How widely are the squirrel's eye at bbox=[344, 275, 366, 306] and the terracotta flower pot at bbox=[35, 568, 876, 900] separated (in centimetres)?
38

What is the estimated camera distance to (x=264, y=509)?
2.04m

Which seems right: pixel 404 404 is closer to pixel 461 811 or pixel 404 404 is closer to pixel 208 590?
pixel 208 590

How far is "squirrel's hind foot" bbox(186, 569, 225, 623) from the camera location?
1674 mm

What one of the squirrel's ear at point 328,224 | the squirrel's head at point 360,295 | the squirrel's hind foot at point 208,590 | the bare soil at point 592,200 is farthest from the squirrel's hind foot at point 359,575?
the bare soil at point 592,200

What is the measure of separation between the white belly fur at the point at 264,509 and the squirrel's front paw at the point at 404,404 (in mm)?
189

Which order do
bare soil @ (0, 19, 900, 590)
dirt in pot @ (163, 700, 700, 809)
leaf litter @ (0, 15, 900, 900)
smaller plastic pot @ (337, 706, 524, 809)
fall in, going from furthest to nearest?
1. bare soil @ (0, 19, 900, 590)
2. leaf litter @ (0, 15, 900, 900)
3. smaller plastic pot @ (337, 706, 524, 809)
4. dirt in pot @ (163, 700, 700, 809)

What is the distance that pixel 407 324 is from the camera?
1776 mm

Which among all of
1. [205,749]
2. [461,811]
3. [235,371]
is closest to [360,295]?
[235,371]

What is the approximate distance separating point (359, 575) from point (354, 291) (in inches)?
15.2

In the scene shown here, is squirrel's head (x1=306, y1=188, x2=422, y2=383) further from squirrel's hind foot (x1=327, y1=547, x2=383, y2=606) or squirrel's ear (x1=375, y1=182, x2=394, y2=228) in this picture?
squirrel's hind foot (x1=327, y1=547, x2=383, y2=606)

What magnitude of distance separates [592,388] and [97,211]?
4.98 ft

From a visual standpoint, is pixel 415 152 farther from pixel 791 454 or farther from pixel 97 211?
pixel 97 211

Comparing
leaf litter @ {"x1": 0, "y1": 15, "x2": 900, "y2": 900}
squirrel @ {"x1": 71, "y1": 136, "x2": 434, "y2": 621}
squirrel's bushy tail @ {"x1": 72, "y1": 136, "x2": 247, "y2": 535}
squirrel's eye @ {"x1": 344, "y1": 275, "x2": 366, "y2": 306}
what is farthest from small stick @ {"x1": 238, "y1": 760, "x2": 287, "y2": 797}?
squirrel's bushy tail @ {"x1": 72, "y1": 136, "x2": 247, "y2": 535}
______________________________
Output the lines of the material exactly, starting with the line that contains "What is the estimated" and continuing through the end of the material.

> [Exercise solution]:
What is the estimated camera distance to (x=264, y=509)?
2.04m

Which seems right: pixel 404 404 is closer to pixel 461 811 or pixel 404 404 is closer to pixel 208 590?
pixel 208 590

How far is "squirrel's hind foot" bbox(186, 569, 225, 623) from the camera location?
1674 mm

What one of the squirrel's ear at point 328,224 | the squirrel's head at point 360,295 | the squirrel's hind foot at point 208,590 | the bare soil at point 592,200 is farthest from the squirrel's hind foot at point 359,575?
the bare soil at point 592,200

What is the measure of separation between the white belly fur at the point at 264,509 and the squirrel's front paw at the point at 404,404 (in mm)?
189

Which order do
bare soil @ (0, 19, 900, 590)
dirt in pot @ (163, 700, 700, 809)
leaf litter @ (0, 15, 900, 900)
smaller plastic pot @ (337, 706, 524, 809)
fall in, going from furthest to nearest?
1. bare soil @ (0, 19, 900, 590)
2. leaf litter @ (0, 15, 900, 900)
3. smaller plastic pot @ (337, 706, 524, 809)
4. dirt in pot @ (163, 700, 700, 809)

What is the distance that pixel 407 324 is from the camera?
1776 mm

Which among all of
1. [205,749]
2. [461,811]
3. [235,371]
is closest to [360,295]?
[235,371]

What is the approximate distance separating point (359, 575) from point (354, 291) (in inches)?
15.2

In the scene shown here, is squirrel's head (x1=306, y1=188, x2=422, y2=383) further from squirrel's hind foot (x1=327, y1=547, x2=383, y2=606) or squirrel's ear (x1=375, y1=182, x2=394, y2=228) in this picture?
squirrel's hind foot (x1=327, y1=547, x2=383, y2=606)

What magnitude of distance separates [592,388] and [97,211]?
4.98 ft

From a visual standpoint, is pixel 415 152 farther from pixel 791 454 or farther from pixel 97 211?
pixel 97 211

Comparing
leaf litter @ {"x1": 0, "y1": 15, "x2": 900, "y2": 900}
squirrel @ {"x1": 71, "y1": 136, "x2": 434, "y2": 621}
squirrel's bushy tail @ {"x1": 72, "y1": 136, "x2": 247, "y2": 535}
squirrel's eye @ {"x1": 344, "y1": 275, "x2": 366, "y2": 306}
what is farthest from small stick @ {"x1": 238, "y1": 760, "x2": 287, "y2": 797}?
squirrel's bushy tail @ {"x1": 72, "y1": 136, "x2": 247, "y2": 535}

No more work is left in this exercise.